▶ **What to work on**
a - Please explain, according to the book review, why the author chose to write a blog series on Real Food instead of a single post.
b - Transcribe the book review from "The book seems" to "has to say.".
++++ Document section ++++
Real Food by Nina Planck caught my attention recently on a bookstore’s shelf. The cover photo (a pleasing still-life featuring milk, olive oil, cheese, greens and more) and the blurbs on the back told me that here, at last, was a serious look at worthwhile food, the kind that nature made.
Although I care about sustainability, my number one criterion for food is that it tastes good. The decades-long effort to reduce our collective body mass index through such abominations as fat-free cheese and sugar-free sweets has been an abysmal failure. That campaign also is frequently at odds with the even-longer attempt to make cooking easier and faster—and, usually, saltier and fattier.
Real Food addresses the question, “What happens when people eat food—all of it—that’s like the food people ate for millennia, before we came up with all those fake foods in the 20th century?”
Planck’s short answer: We eat better, feel better and avoid heart disease.
The book seems to have gotten less press than I would have expected (although it has appeared on numerous blogs). Consequently, I decided to talk about the book more than I could in a single post, and I’m going to do my first blog series on Real Food. This post is the first installment. More will follow in the next several days, although I’m planning to mix the installments with other material, for the sake of readers who don’t care about what Real Food has to say.
My abbreviated review
This book is worth reading for anyone who loves food or is concerned about their health and diet. As she tantalizes us with stories of delicious dishes, Planck turns the contemporary popular wisdom on its head where fats and cholesterol are concerned, and she uses lots of scientific research to support most of her claims. The biggest flaw, though, is that she barely mentions the roles of overeating or inactivity in America’s obesity, diabetes and heart disease epidemics.
++++ Data extracts ++++
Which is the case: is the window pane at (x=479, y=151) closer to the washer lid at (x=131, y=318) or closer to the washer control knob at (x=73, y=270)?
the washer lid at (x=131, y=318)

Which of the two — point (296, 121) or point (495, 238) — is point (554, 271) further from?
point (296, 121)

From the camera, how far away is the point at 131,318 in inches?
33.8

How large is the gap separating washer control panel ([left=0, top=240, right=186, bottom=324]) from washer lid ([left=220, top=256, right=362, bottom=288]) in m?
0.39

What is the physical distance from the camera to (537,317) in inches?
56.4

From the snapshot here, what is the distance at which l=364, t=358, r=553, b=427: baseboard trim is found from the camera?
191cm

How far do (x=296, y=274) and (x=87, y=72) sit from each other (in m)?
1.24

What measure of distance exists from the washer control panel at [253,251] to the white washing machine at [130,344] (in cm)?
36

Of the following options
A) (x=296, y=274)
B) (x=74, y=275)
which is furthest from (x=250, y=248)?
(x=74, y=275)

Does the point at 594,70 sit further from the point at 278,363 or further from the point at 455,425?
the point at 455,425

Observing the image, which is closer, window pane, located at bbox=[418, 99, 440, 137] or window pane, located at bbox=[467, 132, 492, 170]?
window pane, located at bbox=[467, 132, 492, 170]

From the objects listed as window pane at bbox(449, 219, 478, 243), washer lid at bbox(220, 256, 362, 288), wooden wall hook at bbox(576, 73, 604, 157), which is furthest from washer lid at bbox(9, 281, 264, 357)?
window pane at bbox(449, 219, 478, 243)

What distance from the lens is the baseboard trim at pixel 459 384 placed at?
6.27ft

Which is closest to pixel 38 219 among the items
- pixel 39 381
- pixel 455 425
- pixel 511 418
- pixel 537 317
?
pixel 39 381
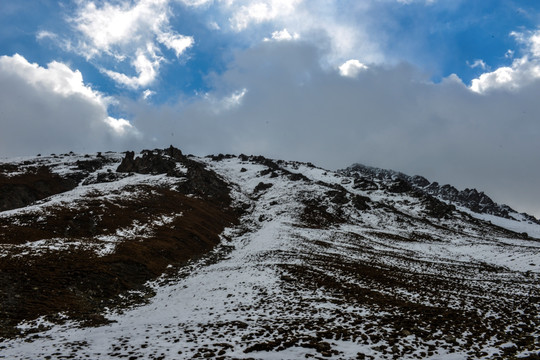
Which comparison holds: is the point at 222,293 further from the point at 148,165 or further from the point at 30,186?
the point at 148,165

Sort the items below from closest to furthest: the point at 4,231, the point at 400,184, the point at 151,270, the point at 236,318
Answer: the point at 236,318 → the point at 151,270 → the point at 4,231 → the point at 400,184

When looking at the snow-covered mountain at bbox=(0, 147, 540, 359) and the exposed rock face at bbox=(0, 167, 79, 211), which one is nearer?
the snow-covered mountain at bbox=(0, 147, 540, 359)

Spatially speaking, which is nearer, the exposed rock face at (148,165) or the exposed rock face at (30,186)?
the exposed rock face at (30,186)

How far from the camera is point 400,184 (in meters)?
163

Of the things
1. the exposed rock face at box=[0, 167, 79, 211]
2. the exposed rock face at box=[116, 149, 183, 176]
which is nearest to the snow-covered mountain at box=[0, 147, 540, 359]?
the exposed rock face at box=[0, 167, 79, 211]

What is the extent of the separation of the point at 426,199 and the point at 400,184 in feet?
90.2

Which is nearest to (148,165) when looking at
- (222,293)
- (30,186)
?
(30,186)

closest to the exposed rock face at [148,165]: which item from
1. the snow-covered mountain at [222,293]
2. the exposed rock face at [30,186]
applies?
the exposed rock face at [30,186]

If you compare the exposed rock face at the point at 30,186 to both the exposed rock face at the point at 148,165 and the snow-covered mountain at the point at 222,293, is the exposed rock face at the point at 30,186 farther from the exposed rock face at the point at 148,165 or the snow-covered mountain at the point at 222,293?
the exposed rock face at the point at 148,165

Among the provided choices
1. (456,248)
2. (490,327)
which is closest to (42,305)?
(490,327)

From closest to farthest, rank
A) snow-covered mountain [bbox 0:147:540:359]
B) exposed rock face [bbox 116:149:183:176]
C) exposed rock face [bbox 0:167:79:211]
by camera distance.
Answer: snow-covered mountain [bbox 0:147:540:359]
exposed rock face [bbox 0:167:79:211]
exposed rock face [bbox 116:149:183:176]

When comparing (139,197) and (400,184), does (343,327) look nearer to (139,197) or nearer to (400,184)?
(139,197)

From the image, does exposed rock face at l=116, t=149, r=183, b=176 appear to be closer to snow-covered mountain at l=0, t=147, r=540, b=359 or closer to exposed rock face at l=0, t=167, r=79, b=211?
exposed rock face at l=0, t=167, r=79, b=211

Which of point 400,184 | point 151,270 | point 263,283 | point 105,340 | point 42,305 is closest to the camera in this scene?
point 105,340
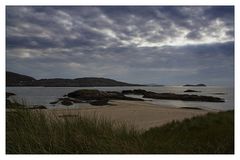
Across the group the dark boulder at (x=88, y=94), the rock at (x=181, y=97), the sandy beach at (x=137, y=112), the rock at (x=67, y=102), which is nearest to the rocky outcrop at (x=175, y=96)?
the rock at (x=181, y=97)

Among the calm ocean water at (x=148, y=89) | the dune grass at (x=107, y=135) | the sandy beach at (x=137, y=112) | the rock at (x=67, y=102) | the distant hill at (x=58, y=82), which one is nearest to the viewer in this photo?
the dune grass at (x=107, y=135)

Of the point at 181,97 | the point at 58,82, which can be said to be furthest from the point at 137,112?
the point at 58,82

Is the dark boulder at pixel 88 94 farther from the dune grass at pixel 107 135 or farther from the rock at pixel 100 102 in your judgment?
the dune grass at pixel 107 135

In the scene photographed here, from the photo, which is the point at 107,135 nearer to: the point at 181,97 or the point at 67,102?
the point at 67,102

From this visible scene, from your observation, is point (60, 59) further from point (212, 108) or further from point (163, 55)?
point (212, 108)

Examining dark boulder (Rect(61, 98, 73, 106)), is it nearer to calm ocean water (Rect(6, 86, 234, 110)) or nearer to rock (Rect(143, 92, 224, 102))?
calm ocean water (Rect(6, 86, 234, 110))

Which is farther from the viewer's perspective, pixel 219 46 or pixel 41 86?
pixel 41 86
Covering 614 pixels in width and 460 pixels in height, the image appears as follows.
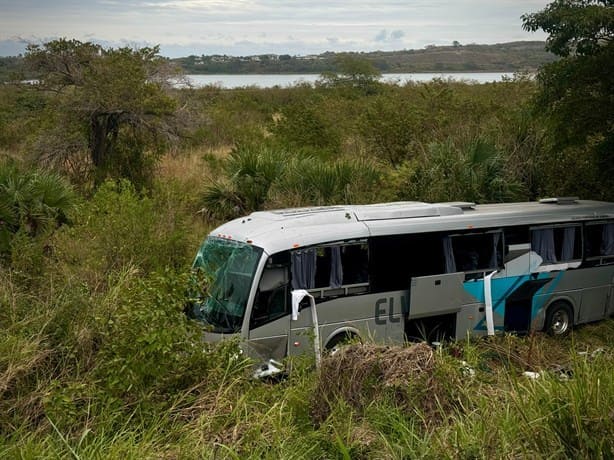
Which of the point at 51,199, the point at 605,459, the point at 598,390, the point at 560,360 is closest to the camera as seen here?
the point at 605,459

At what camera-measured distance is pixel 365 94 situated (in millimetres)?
53125

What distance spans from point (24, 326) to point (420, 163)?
13.9 meters

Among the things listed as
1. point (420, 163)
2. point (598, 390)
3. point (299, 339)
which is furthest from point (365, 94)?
point (598, 390)

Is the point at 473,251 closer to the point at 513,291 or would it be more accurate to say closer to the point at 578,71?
the point at 513,291

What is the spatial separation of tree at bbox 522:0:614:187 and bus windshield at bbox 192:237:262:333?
8344 mm

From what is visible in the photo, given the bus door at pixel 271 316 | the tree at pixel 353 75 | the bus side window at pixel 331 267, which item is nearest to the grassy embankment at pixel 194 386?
the bus door at pixel 271 316

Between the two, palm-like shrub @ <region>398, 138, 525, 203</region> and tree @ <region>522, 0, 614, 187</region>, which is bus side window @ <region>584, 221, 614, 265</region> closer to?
tree @ <region>522, 0, 614, 187</region>

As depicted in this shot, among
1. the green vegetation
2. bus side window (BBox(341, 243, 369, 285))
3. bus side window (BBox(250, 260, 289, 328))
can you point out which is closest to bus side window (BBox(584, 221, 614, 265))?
the green vegetation

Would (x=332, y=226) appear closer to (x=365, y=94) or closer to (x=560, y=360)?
(x=560, y=360)

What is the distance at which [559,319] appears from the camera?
1338 centimetres

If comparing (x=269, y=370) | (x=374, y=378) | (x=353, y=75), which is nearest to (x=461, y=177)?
(x=269, y=370)

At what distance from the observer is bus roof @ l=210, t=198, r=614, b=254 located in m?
10.4

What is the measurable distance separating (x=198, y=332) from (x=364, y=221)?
4.56m

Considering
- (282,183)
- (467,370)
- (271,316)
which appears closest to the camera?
(467,370)
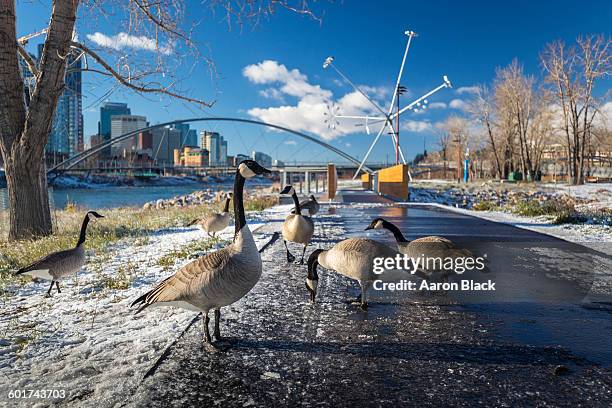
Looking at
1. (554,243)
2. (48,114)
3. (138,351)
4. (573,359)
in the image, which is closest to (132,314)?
(138,351)

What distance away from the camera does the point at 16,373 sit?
2912mm

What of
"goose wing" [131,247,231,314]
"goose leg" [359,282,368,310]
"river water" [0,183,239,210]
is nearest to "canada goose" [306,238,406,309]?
"goose leg" [359,282,368,310]

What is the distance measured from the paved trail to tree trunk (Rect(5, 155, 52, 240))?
6.37 metres

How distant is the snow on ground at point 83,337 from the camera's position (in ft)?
9.18

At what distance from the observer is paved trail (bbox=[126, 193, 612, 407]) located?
2637mm

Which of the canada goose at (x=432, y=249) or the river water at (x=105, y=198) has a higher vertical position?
the canada goose at (x=432, y=249)

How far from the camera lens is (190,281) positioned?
3.21 metres

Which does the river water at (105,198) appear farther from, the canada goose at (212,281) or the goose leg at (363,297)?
the goose leg at (363,297)

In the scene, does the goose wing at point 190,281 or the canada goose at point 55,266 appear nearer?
the goose wing at point 190,281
++++
▶ **Answer section**
a - The book seemed to have gotten less press than the author expected. So the author decided to discuss it at greater length than one post would allow.

b -
The book seems to have gotten less press than I would have expected (although it has appeared on numerous blogs). Consequently, I decided to talk about the book more than I could in a single post, and I’m going to do my first blog series on Real Food. This post is the first installment. More will follow in the next several days, although I’m planning to mix the installments with other material, for the sake of readers who don’t care about what Real Food has to say.